→ What this exercise asks
[a] Summarize the piece below on natural and chemically straightened hair in two sentences.
[b] Write the next part of the piece below on natural and chemically straightened hair, picking up after its final sentence.

→ Document excerpt
----

Screen Shot 2015-10-22 at 1.44.13 PM*Disclaimer: Before you even start this, know that it doesn’t apply to every person on God’s green earth who has ever gone natural. Pinky swear. It only applies to the ones it applies to. We clear? Good. Carry on.

We’ve all seen the photos displaying Afros in all their shining glory and the words hailing up the women owning them as strong, powerful, brave, stunning and more—these women are sometimes looked at almost as superheroes simply for their choice to discard what is seen as society’s standard of hair care.

And then there are the others.

The others are those who have endured hours in a hairstylist’s chair, every six to eight weeks, getting lathered and slathered with the chemicals that turn kinky curls bone straight. And yes, sometimes, cringing came while raw scalp healed from too much time with said chemicals.

And after choosing to endure the process that comes with wanting bone-straight hair, these…others…sometimes have to endure a society that seems to have done a 180. Gone are the days when natural-haired women were disparaged and laughed at, while their locks were referred to as “nappy” and looked upon with disgust. Now, it seems as though the more women make the decision to do the “big chop,” the more that women who choose the “creamy crack” route seem to be looked down upon and somehow considered not as “black.”

----

→ Available data
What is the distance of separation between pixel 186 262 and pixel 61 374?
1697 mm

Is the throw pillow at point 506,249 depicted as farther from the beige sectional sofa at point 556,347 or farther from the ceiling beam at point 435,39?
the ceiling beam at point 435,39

----

→ Results
[a] Women who wear Afros are often pictured and praised as strong, powerful, brave, and stunning, sometimes regarded almost as superheroes for discarding society's standard of hair care. Women who instead spend hours in a stylist's chair every six to eight weeks having their curls chemically straightened now face a society that seems to have done a 180, looking down on them and treating them as somehow not as "black."

[b]
*And, no, I’m not exaggerating. I’ve actually had a girl question my blackness because I’ve chosen to keep my regular relaxer appointments rather that cut my hair off and start over with what God gave me. She literally sat me down and tried to school me on the history and struggles of African-American women and their hair. Meanwhile some of these same women darn near live in wigs and weaves while their natural hair is covered and hidden from the world. But I digress.

And then bring on the lectures about the damage being done to your hair through the relaxer process, and the personal testimonies as those who go natural tell you all about how liberated they felt learning their “curl pattern,” and how fun it is finding and using curly girl products. There are even schools that will discriminate against little girls who have chosen relaxers over natural hair and will not permit those little into their school until the relaxer is removed. This is real life. In 2015. And the disparaged become the disparagers. Oh, how the tables have turned.

But why? It’s inconceivable that folks who endured so much and so many unkind words would develop a sort of superiority complex and turn up their noses at those who have made a different superficial choice than them? Although some of them do get deep with it, claiming a connection to ancestors and a higher intellect than their straight-haired sisters. It’s almost sad to see and hear the sneers and pointed questions aimed at “others.” Okay, remove the almost. Because we’ve found yet another way to divide our community and that is sad.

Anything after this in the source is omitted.